Entries

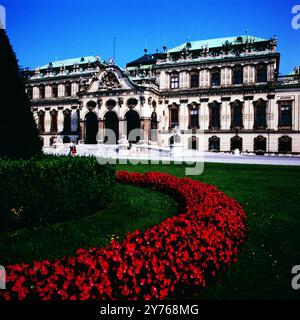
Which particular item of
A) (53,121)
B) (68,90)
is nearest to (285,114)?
(68,90)

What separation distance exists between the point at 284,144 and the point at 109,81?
28743mm

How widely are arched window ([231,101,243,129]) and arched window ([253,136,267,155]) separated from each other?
3306mm

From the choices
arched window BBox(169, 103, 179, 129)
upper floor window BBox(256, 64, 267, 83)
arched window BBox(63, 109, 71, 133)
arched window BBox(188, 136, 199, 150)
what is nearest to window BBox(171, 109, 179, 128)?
arched window BBox(169, 103, 179, 129)

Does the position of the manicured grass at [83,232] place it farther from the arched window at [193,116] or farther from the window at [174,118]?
the window at [174,118]

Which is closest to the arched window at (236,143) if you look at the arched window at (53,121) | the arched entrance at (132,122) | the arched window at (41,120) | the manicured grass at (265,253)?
the arched entrance at (132,122)

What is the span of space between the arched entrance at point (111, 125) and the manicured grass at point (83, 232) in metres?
37.0

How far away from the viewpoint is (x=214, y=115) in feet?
151

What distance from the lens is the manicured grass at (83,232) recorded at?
6.65m

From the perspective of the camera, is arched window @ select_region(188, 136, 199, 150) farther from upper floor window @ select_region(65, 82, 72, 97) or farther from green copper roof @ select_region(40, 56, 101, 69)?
green copper roof @ select_region(40, 56, 101, 69)

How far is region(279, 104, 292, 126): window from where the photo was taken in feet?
137

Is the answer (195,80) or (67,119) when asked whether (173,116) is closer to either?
(195,80)

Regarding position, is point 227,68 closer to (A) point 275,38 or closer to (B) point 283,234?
(A) point 275,38
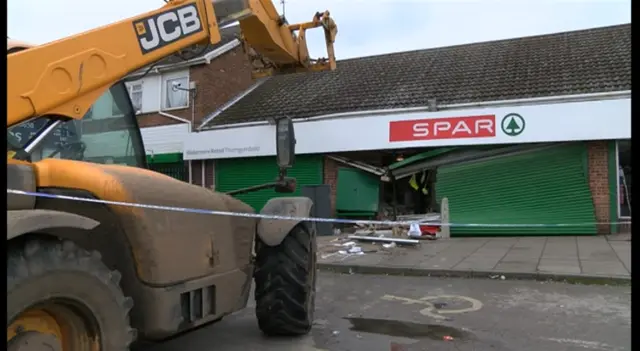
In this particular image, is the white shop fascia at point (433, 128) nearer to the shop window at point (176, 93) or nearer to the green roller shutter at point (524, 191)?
the green roller shutter at point (524, 191)

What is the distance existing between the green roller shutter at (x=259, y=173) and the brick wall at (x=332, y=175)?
19 cm

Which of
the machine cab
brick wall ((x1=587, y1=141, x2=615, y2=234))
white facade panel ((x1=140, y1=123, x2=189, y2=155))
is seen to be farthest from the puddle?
white facade panel ((x1=140, y1=123, x2=189, y2=155))

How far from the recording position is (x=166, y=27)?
4074 millimetres

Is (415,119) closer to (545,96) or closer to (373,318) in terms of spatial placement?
(545,96)

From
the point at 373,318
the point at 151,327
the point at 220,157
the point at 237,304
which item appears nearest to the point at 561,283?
the point at 373,318

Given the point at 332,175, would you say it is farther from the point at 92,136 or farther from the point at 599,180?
the point at 92,136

Request
The required output is the lines from the one containing "How far is region(279, 104, 292, 126): window" through the end of the records above, reproduced exactly, with no pictures.

Exercise output
How far is region(279, 104, 292, 126): window from where the photo was taken in feet?
137

Is the answer (195,80) or (67,119) when asked whether (173,116) is closer to either?
(195,80)

Regarding position, is point 227,68 closer to (A) point 275,38 or closer to (B) point 283,234?
(A) point 275,38
In this particular image, is the white shop fascia at point (433, 128) nearer to the shop window at point (176, 93) or nearer to the green roller shutter at point (524, 191)?
the green roller shutter at point (524, 191)

What is the distance existing between the green roller shutter at (x=259, y=173) and the brick wall at (x=332, y=175)?
19 cm

Which of
the machine cab
brick wall ((x1=587, y1=141, x2=615, y2=234))
white facade panel ((x1=140, y1=123, x2=189, y2=155))
is seen to be farthest from the puddle?
white facade panel ((x1=140, y1=123, x2=189, y2=155))

How far from the recording position is (x=166, y=27)?
4074 millimetres

Is (415,119) closer to (545,96) or closer to (373,318) in terms of spatial placement?
(545,96)

From
the point at 373,318
the point at 151,327
the point at 220,157
the point at 237,304
which item appears nearest to the point at 561,283?
the point at 373,318

Given the point at 332,175, would you say it is farther from the point at 92,136 or farther from the point at 599,180?
the point at 92,136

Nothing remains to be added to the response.